[Start PROVIDED PASSAGE]
Skip to content

mattpitkin/yamm

Folders and files

NameName
Last commit message
Last commit date

Latest commit

 

History

26 Commits
 
 
 
 
 
 
 
 
 
 

Repository files navigation

yamm

Yet Another Matlab MCMC code

Here is another Matlab (and potentially Octave compatible) code for performing Markov chain Monte Carlo parameter estimation. Other MCMC codes are available.

The code can use a variety of proposal functions including the "stretch" and "walk" affine invariant ensemble samplers of Goodman & Weare. It also allows a variety of prior functions (or a user defined function) for the parameters.

NOTE: I am no longer actively developing this code myself, but any pull requests will be considered. It may also be worth checking out GWMCMC by @grinsted as an alternative.

Setup

You can use the code by simply adding the src directory to your Matlab path, e.g. in bash in GNU/Linux just type

export MATLABPATH=${MATLABPATH}:path_to_repository/src

Alternatively run the provided setup.sh script with

. ./setup.sh

to add the paths to MATLABPATH, or use the addpath command in Matlab, or just do it through the window options.

If trying this with Octave just set the OCTAVEPATH environment variable instead, or again use the addpath command.
[End PROVIDED PASSAGE]
[Start DATASET EXTRACT]
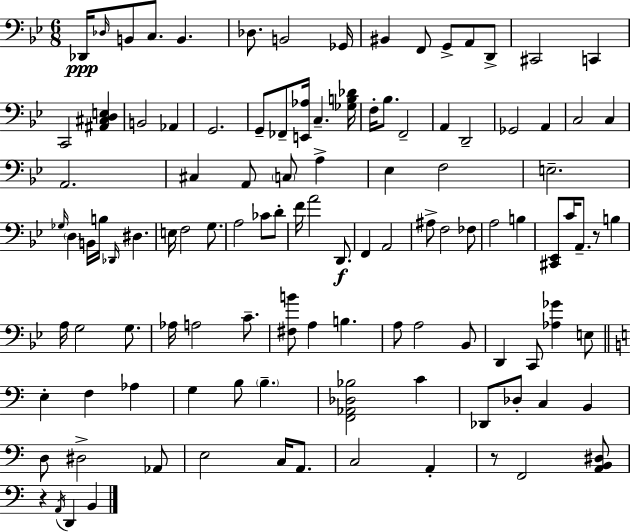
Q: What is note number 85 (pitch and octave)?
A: C4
[End DATASET EXTRACT]
• **THE REQUEST**:
Carry on the README for the yamm Matlab MCMC code, starting right after its final sentence.

• **EXERCISE OUTPUT**:
Example

Here I'll give a couple of examples (well one at the moment) of setting up the likelihood and model functions and the parameters for estimation. The style of the likelihood and model functions given here are how they should be set up in general. Other examples are given in the Examples directory.

Sinusoid example

An example of running the code for a sinusoidal model and Gaussian likelihood is given here. First let's define the model function. Note that the model function should take three variables:

  1. a variable, in this case t (a vector of time stamps), that could be a single value, vector, or matrix, giving the points at which the model is evaluated;
  2. a cell array (parnames) containing the names of any variables needed to define the model, where the names are recognised by the switch statement in the function;
  3. a cell array (parvals) containing the values of each of the variables in parnames, which much be included in the same order. These variables can be anything - floats, integers, strings, vectors, matrices - as long as the model function knows what to do with them. However, any variables that are being estimated must just be individual real numbers.
function y = sinusoid_model(t, parnames, parvals)

% check that parnames and parvals have the same length
lpn = length(parnames);
lpv = length(parvals);
if lpn ~= lpv
    error('Error: parnames and parvals are not the same length!');
end

% extract parameter values
for i=1:lpn
    switch parnames{i}
        case 'amp' % sinusoid amplitude
            amp = parvals{i};
        case 't0' % the phase epoch
            t0 = parvals{i}
        case 'phi0' % sinusoid initial phase at t0
            phi0 = parvals{i};
        case 'freq' % sinusoid frequency (Hz)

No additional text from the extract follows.